● Records for processing
▼

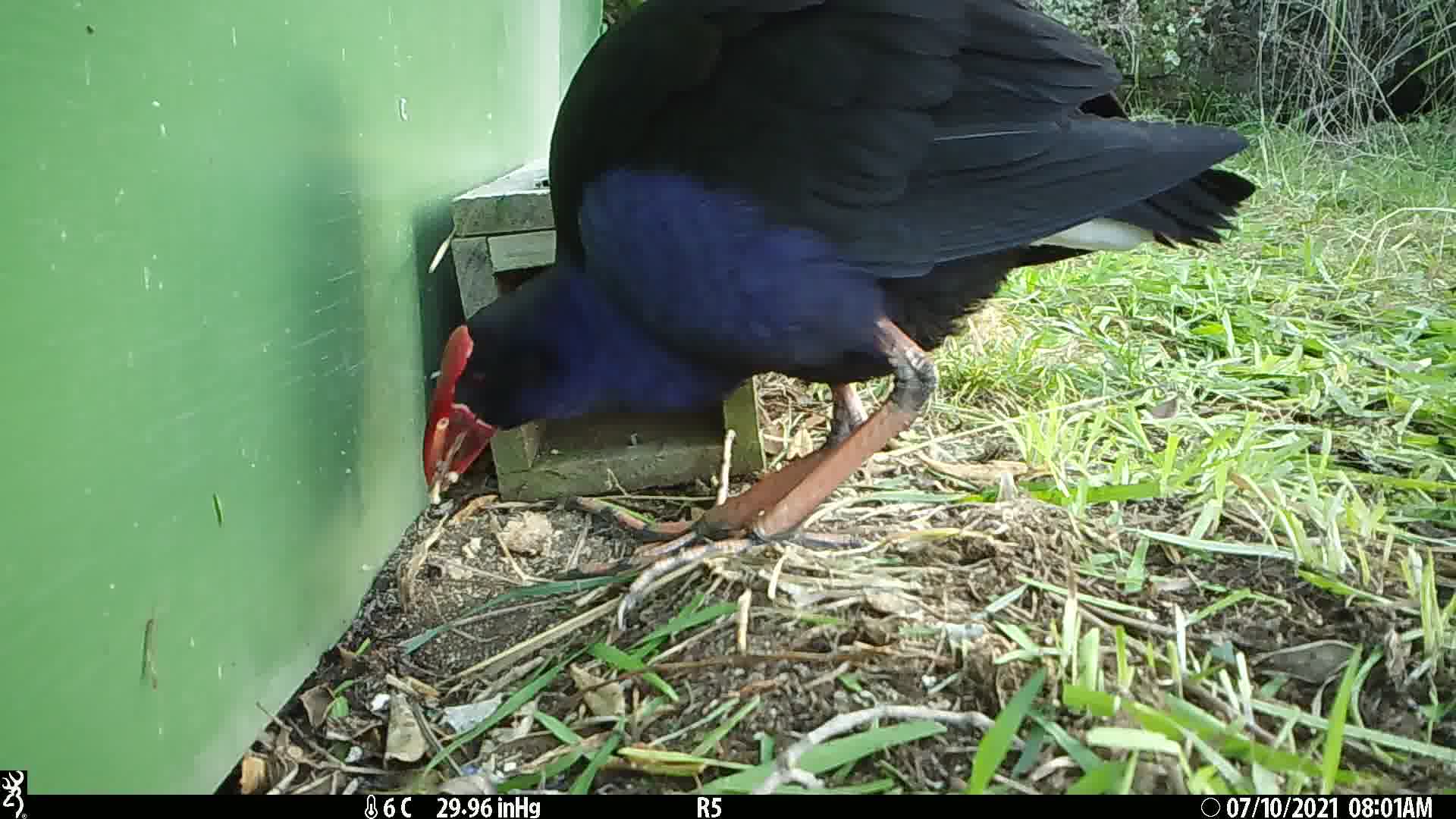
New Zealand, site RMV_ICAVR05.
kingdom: Animalia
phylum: Chordata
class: Aves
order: Gruiformes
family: Rallidae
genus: Porphyrio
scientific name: Porphyrio melanotus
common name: australasian swamphen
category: pukeko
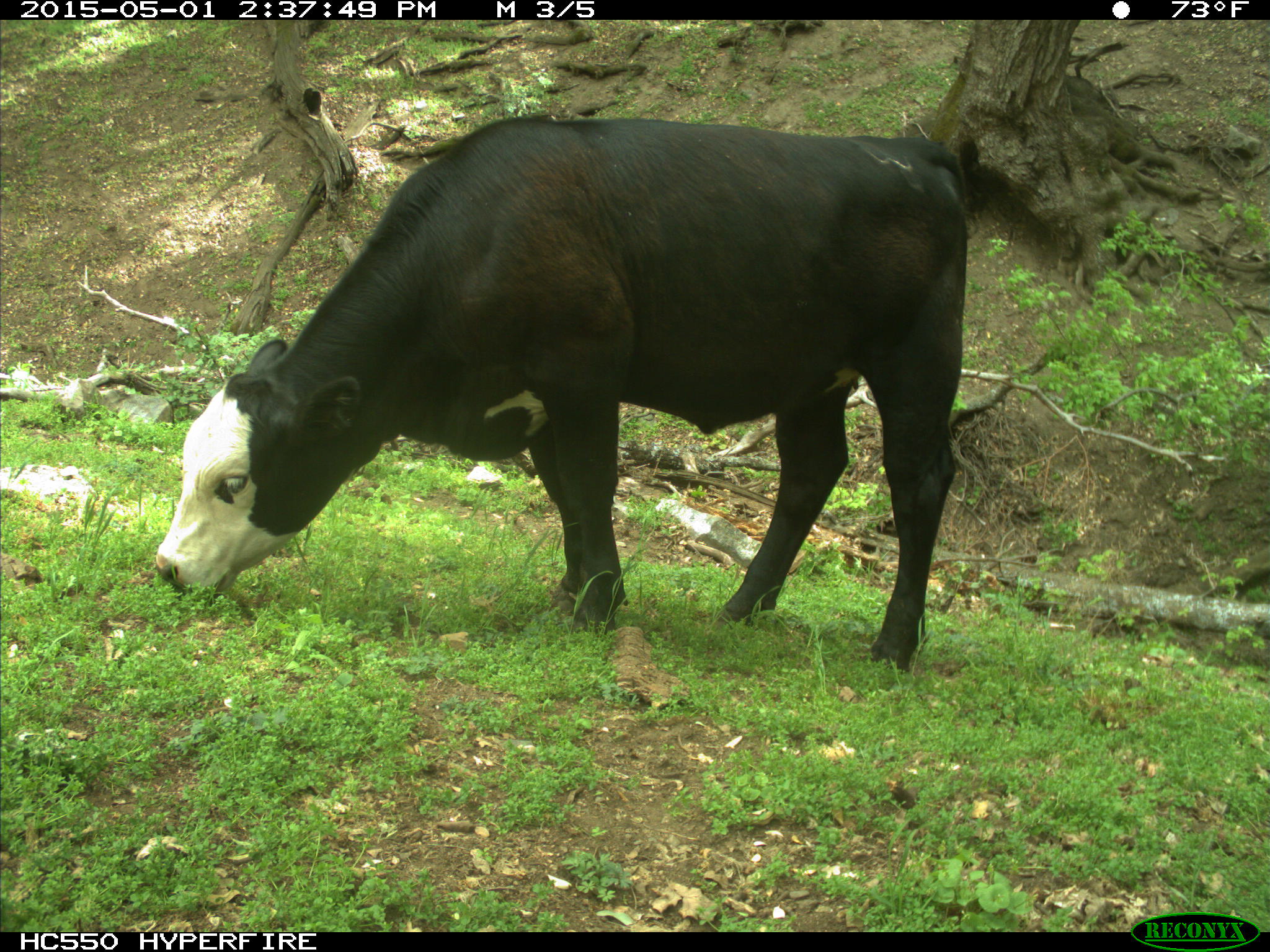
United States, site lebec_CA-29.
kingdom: Animalia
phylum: Chordata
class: Mammalia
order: Artiodactyla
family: Bovidae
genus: Bos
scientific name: Bos taurus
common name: domestic cow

▲

● Activity
Everything in the listing above except the pictures should be duplicated exactly.

● Result of this exercise
New Zealand, site RMV_ICAVR05.
kingdom: Animalia
phylum: Chordata
class: Aves
order: Gruiformes
family: Rallidae
genus: Porphyrio
scientific name: Porphyrio melanotus
common name: australasian swamphen
category: pukeko
United States, site lebec_CA-29.
kingdom: Animalia
phylum: Chordata
class: Mammalia
order: Artiodactyla
family: Bovidae
genus: Bos
scientific name: Bos taurus
common name: domestic cow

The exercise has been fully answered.